Quel a été votre parcours universitaire et professionnel avant de commencer votre doctorat ?

J’ai suivi un cursus universitaire en sciences économiques. Depuis mon plus jeune âge, j’ai toujours été attirée par les voyages, l’international, les langues étrangères, les cartes et les globes terrestres. Mes parents et ma famille ont largement contribué à éveiller ma curiosité pour les autres cultures et pour l’itinérance. Pourtant, lorsque j’étais au lycée et même à l’université, je ne concevais pas le tourisme comme un objet d’études. J’associais le tourisme à une activité de loisirs et un bon moyen de découvrir et d’entendre des langues étrangères. Je n’ai pas vraiment cherché et je n’ai découvert qu’à la fin de mes études qu’il y avait des formations touristiques.

J’ai travaillé dans diverses structures notamment des entreprises du secteur touristique à des postes en communication et marketing. En parallèle, j’écrivais des articles de blog sur certains de mes voyages et je m’intéressais quotidiennement à l’actualité touristique. Le fait d’assister à des colloques et des conférences m’a donné envie d’étudier le tourisme de manière plus approfondie. Je me suis rendue compte que la période que nous vivons, avec les mutations liées à la mondialisation et les nouvelles technologies, avait un impact sur le tourisme et que cela contribuait à bouleverser davantage les paradigmes du tourisme. J’ai donc cherché à entreprendre une thèse de recherche et aujourd’hui je suis rattachée à l’université Gustave Eiffel à l’école doctorale « Cultures et Sociétés » et au laboratoire Dicen – IDF, qui est situé dans les locaux du CNAM à Paris.

C’est votre expérience dans la communication et le marketing touristique qui vous a mené à orienter votre thèse vers le Smart Tourisme et les nouvelles technologies ?

Le monde de l’entreprise est très différent de celui de la recherche. Dans le premier cas, il faut réagir rapidement et être opérationnel, tandis que dans la recherche, le temps est plus long, propice à la réflexion et à l’analyse. Et oui, c’est un sujet qui s’est imposé assez naturellement étant donné l’omniprésence dans notre quotidien des Nouvelles Technologies de l’Information et de la Communication, et la nécessité de se tourner vers de nouvelles formes de tourisme. De plus, je suis très sensible aux questions liées à la préservation des destinations dont certaines qui peuvent être potentiellement affectées par des nuisances, et qui se manifestent par une dégradation des sites, de l’environnement ou de la qualité de vie. Sur la scène médiatique, et notamment lors de la saison estivale, on entend beaucoup parler des phénomènes de « surtourisme » ou de tourisme de masse. Cependant, il faut être prudent avec l’emploi du terme « tourisme de masse », d’ailleurs, Bertrand Réau qui fait partie d’AsTRES explique que le tourisme de masse est notamment lié au temps libre et aux inégalités sociales plus qu’à une manière de voyager.

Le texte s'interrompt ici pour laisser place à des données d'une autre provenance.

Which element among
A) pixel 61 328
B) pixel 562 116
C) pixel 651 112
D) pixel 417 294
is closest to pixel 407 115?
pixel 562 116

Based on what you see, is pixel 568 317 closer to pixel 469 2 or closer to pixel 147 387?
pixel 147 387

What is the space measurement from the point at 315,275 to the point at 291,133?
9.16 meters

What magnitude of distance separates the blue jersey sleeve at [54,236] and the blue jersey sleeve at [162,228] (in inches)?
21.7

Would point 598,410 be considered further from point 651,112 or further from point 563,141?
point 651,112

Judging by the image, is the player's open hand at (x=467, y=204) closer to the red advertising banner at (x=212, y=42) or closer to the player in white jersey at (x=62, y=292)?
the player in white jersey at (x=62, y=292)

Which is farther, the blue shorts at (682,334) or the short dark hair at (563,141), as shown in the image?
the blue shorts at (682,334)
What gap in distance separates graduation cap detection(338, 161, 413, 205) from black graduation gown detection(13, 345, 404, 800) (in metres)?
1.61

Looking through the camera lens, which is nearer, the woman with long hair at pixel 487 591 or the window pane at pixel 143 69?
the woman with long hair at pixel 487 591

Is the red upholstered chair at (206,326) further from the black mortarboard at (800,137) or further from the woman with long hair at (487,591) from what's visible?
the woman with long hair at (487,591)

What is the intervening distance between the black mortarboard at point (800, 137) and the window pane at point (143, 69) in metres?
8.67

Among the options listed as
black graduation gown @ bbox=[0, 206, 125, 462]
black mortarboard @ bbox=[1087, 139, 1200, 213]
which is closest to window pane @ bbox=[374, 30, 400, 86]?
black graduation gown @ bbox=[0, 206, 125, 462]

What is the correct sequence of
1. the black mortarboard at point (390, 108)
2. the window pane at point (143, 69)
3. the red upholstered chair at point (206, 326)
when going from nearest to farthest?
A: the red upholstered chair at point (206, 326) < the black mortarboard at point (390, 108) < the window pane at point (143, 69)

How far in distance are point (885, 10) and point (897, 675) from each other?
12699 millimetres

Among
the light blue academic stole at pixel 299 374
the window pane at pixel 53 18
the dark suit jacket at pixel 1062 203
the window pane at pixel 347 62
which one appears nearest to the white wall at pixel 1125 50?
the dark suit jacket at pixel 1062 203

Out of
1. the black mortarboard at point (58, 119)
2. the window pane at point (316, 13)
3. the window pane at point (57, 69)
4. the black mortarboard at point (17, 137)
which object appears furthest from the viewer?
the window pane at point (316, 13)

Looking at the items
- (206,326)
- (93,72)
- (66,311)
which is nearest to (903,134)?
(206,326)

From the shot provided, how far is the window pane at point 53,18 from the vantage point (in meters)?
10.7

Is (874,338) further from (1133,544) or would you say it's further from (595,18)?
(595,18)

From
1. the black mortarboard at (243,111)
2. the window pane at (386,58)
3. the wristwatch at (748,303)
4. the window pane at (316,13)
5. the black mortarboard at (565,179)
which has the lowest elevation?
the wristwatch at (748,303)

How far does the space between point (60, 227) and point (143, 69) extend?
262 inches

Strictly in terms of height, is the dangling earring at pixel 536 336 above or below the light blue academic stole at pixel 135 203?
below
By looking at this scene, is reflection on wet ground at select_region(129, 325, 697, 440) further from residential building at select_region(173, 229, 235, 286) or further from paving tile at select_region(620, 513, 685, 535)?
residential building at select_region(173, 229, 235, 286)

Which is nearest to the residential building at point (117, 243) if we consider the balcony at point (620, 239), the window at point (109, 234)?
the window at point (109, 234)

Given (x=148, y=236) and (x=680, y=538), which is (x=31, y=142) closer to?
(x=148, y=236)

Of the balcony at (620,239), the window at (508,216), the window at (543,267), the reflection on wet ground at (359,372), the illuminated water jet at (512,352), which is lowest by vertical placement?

Comment votre thèse aborde cette thématique ? Où en êtes-vous dans l’avancée de vos recherches ?

Tout d’abord, je réalise une thèse en sciences de l’information et de la communication et l’objet d’étude est le smart tourisme. Dans cette optique, je souhaite m’intéresser à la perception du touriste et à la manière dont il utilise la technologie info-communicationnelle mise à disposition durant son expérience touristique, au sein d’une Smart Destination. En raison de la situation sanitaire, je n’ai pas la possibilité aujourd’hui de savoir si je vais pouvoir mener des entretiens avec des touristes. Il est donc possible que mon sujet soit amené à évoluer car il faut que je fasse des enquêtes de terrain et pour le moment je n’ai pas vraiment de visibilité.

Pour revenir à mon choix de sujet, le smart tourisme est un concept récent, avec un discours utopique mais qui tend à se stabiliser au sein de la communauté des chercheurs. C’est l’idée qu’avec les Nouvelles Technologies de l’Information et de la Communication, il est possible d’améliorer l’expérience touristique et la qualité de vie des résidents, tendre vers un tourisme durable, novateur et inclusif. Ça c’est que dit la théorie.

Il faut aussi différencier la Smart Destination – la Destination Intelligente – du Smart Tourisme. La Smart Destination correspond davantage à la gouvernance et à la gestion du territoire avec des outils technologiques (applications, objets connectés, etc.), la concertation des différentes parties prenantes et l’implication des touristes et des résidents. Le Smart Tourisme correspond lui à l’expérience touristique. Un consensus conceptuel à l’international est en train de s’établir et de se stabiliser mais c’est un concept qui doit être pris de manière holistique. Il prend en compte un grand nombre d’acteurs, de disciplines, de paramètres socio-économiques, de notions liées au territoire touristique, et à la psychologie du touriste, entre autres, ça ne se limite pas à la technologie, loin de là.

Je ne sais pas si le futur du tourisme sera « Smart » mais les nouvelles technologies sont omniprésentes dans la vie des citoyens, des résidents ou des touristes. Il faut donc réfléchir aux possibilités de tendre vers un « meilleur tourisme » en utilisant ces outils.

Concernant l’avancée de la thèse, j’ai fait un état de l’art et je suis en train de construire mes hypothèses, mais je ne sais pas si je vais pouvoir rester sur ces hypothèses et cette problématique, compte-tenu de la situation sanitaire. Je travaille encore la méthodologie de ma thèse et la façon dont je vais l’aborder. Cette une étape essentielle et déterminante.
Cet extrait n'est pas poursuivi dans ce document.